I SOLDI ARRIVANO DAI PRIVATI. Le difficoltà dello Stato sono state evidenti anche nella preparazione di questa edizione della Coppa del mondo: come sottolineano gli analisti di Ig, le spese vive per infrastrutture e servizi sono state in gran parte sostenute da finanziamenti privati. Lo Stato si è fatto solamente carico dei pagamenti legati a eventuali ritardi nei lavori. Di più non ha voluto – e non avrebbe potuto – fare.
GLI EFFETTI COLLATERALI. Certo, ora il Mondiale promette importanti vantaggi: primo fra tutti un forte afflusso di turisti e tifosi, con ripercussioni positive sulle strutture ricettive e le attività commerciali, ma anche importanti investimenti in infrastrutture. A questo si associa la potenziale creazione di nuovi posti di lavoro e soprattutto la promozione del 'marchio Paese'.

MONDIALE COSTATO 13,3 MLD. Ma si tratta di benefici che comunque, a detta degli analisti di Ig, nascondono anche costi considerevoli a partire proprio dall'aumento del deficit sulla scia del forte incremento della spesa pubblica per le infrastrutture.
Per questo Mondiale gli investimenti complessivi si aggirano intorno ai 13,3 miliardi di dollari, molto più di quello che il Brasile da solo avrebbe potuto permettersi e più anche dell'edizione del torneo in Sudafrica nel 2010, dove sono stati messi sul piatto 12 miliardi di dollari. 

Da Fiat ad Atlantia: l'Italia che fa 'viaggiare' lo Stato carioca

Fiat Novo Uno Rua.

Fiat Novo Uno Rua.

Il Brasile della Coppa del mondo ha rappresentato anche una buona occasione di business per le aziende italiane presenti nel Paese.
Sono italiani, per esempio ben 1.550 chilometri di autostrade gestite da Atlantia insieme con Bertin, e che nel 2013 hanno registrato ricavi per oltre 300 milioni di euro. C'è del tricolore anche negli aeroporti dove il gruppo Autogrill, attraverso il marchio World duty free ha numerose licenze. 
Ma, più in generale, in terra carioca le aziende italiane vantano numeri importanti, diventando in alcuni casi leader del settore.

AL LINGOTTO IL 23% DEL MERCATO. È il caso di Fiat che nel Paese sudamericano ha una quota di mercato del 23% e si conferma il primo produttore di auto e il primo anche sul fronte delle immatricolazioni degli ultimi 13 anni. 
Nello stabilimento di Betim, il Lingotto produce 800 mila veicoli all'anno e, entro la fine dell'anno, vuole aprire un nuovo polo a Pernambuco: sarà il più imponente stabilimento Fiat di tutto il mondo e dovrebbe prevedere una produzione iniziale di 200 mila veicoli all'anno per arrivare poi al milione entro il 2018. 
Dietro c'è un investimento di 4,5 miliardi di euro e, per finanziarlo, sono stati utilizzati esclusivamente i ricavi generati in Brasile.

LE GOMME CHE PARLANO ITALIANO. Ma Fiat non è la sola.
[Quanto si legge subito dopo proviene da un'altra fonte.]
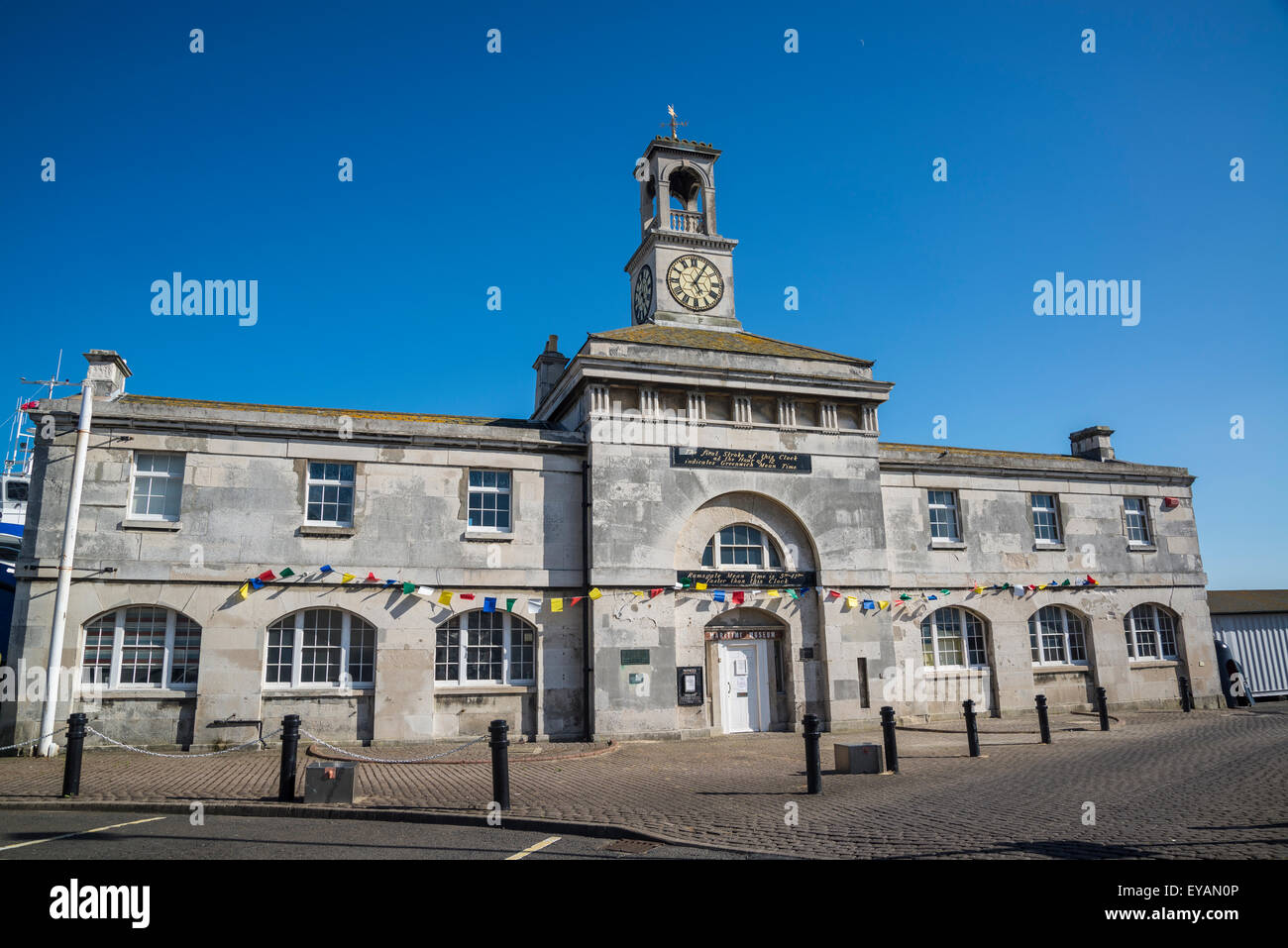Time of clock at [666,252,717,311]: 5:05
Con lei c'è Pirelli che è stata una delle prime aziende ad approdare in Brasile nel lontano 1929 e che oggi, con cinque stabilimenti, monta pneumatici su circa il 50% delle auto e oltre il 90% delle moto che circolano in Brasile.
Non stupisce quindi che il 35% del fatturato mondiale dell'azienda arrivi proprio da lì.
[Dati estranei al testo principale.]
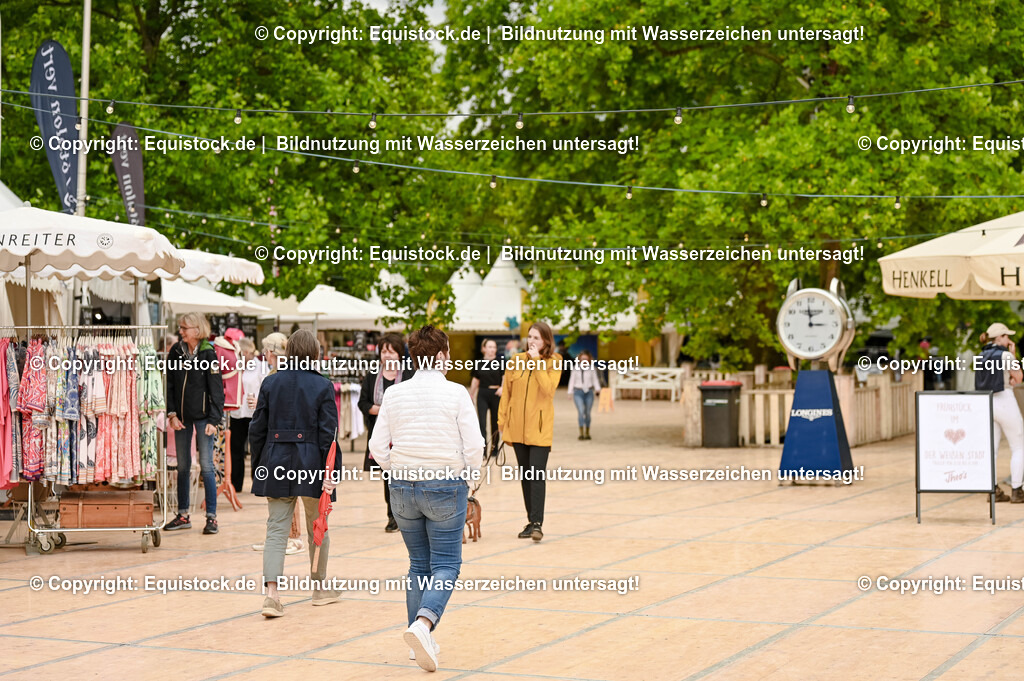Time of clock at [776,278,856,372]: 2:59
IL CONTROLLO DI TIM BRAZIL. Nell'elenco della grandi imprese italiane c'è anche un operatore telefonico: Telecom Italia (passata alla spagnola Telefonica nel 2013), che tramite la controllata Tim Brazil è il secondo operatore nel Paese con una quota di mercato del 27%.
Quello brasiliano per Telecom è uno degli asset più redditizi, anche se sono mesi che si parla della possibile vendita dell'attività in Sudamerica.
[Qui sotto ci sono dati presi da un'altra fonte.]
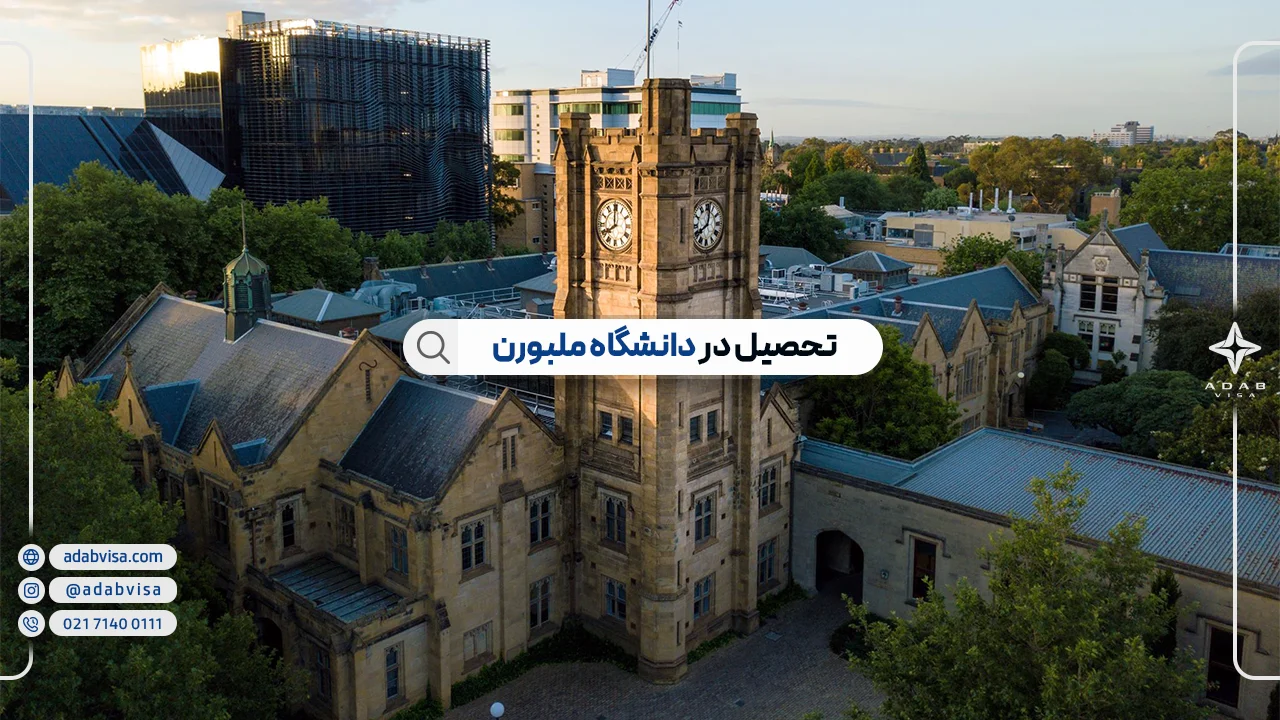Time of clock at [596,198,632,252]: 7:59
INDOTTO PER LE IMPRESE ITALIANE. Le grandi imprese italiane con una base nel Paese sudamericano, in realtà – come sottolineano anche gli analisti di Ig – non sono solo in grado di produrre profitto per sé, ma si trasformano in uno strumento chiave per costruire un indotto di imprese italiane. Aziende che, con le spalle coperte, possono affrontare anche loro la propria 'sfida Mundial'.